つまらないものしか書けなかったと思うなら、せめて最後まで不十分にしか関われなかった対象を丁寧に扱い大事にしてあげて下さい。
 
 ・・・と、こういうことを言うと、今度は皆さん緊張して墓場のように静かになり、貝のように沈黙してしまわれるのですが、それもまた困る。

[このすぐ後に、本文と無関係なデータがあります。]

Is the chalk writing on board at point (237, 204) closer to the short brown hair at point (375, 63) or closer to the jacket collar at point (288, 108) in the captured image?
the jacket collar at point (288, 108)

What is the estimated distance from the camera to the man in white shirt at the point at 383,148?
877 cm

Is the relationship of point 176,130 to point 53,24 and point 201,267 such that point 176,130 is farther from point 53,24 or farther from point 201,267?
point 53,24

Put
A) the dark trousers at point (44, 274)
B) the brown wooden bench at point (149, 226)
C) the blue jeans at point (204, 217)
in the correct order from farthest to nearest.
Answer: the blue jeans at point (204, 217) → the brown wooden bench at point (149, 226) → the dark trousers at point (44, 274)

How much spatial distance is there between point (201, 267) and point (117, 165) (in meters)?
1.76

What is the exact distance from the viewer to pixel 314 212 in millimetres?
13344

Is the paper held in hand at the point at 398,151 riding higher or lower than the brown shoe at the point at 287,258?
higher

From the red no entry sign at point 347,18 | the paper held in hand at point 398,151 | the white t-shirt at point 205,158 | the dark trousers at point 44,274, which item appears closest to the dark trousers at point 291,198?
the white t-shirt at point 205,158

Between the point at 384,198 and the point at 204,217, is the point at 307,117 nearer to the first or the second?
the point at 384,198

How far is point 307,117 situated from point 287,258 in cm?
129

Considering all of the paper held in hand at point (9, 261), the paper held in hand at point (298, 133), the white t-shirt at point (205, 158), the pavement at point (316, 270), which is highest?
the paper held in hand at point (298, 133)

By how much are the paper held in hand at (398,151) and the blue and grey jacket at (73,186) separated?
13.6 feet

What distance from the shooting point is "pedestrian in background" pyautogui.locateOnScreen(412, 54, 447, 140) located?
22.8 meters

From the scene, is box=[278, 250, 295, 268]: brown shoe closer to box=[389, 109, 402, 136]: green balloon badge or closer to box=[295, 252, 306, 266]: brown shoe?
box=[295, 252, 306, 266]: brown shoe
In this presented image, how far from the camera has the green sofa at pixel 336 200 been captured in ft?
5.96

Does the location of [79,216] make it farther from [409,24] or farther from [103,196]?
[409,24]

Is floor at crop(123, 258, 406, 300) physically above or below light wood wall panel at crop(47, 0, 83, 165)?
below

大いに質問して和気あいあいと討論してもらってかまわないのです。
ただ、それが悪ふざけではなく、真剣な態度を失っていないことが伝わるように。
難しいことですが、それも最後の勉強と思って下さい。
 

講評は当日に。
 
ただ、前々回の講評と重なる部分も多いので、それも抜粋しておきます。
  
「とはいえ、誰も彼も、時間のなさは否めない。
読んでいて、やれ面白くなるぞと思ったとたんに終わってしまう。」
「短期決戦の集中力と瞬発力は皆さんは誰もすごい。
そういう点では自信を持って下さい。さぞ努力もしたのだと思います。
そして、それは、自分が選んだ、好きなテーマに取り組んでいる、という喜びと無関係ではないでしょう。」
  
「とはいうものの、若い内からそんなものに頼っていたら、
瞬発力は次第に衰えるし、勘もだんだん鈍ります。
時間をかけて愚直な作業をする中で生まれる力を育てて下さい。
『やっと面白くなったのに、あと少し時間があれば』と思う地点や時点までが長くかかる退屈な道です。
ほとんどの皆さんの論文が、それぞれ、そこまで行った時点で時間切れになっています。
発表を聞いていた下級生の人たちも、卒論を書くにあたっては、一日も早く、そこまで行くようにして下さい。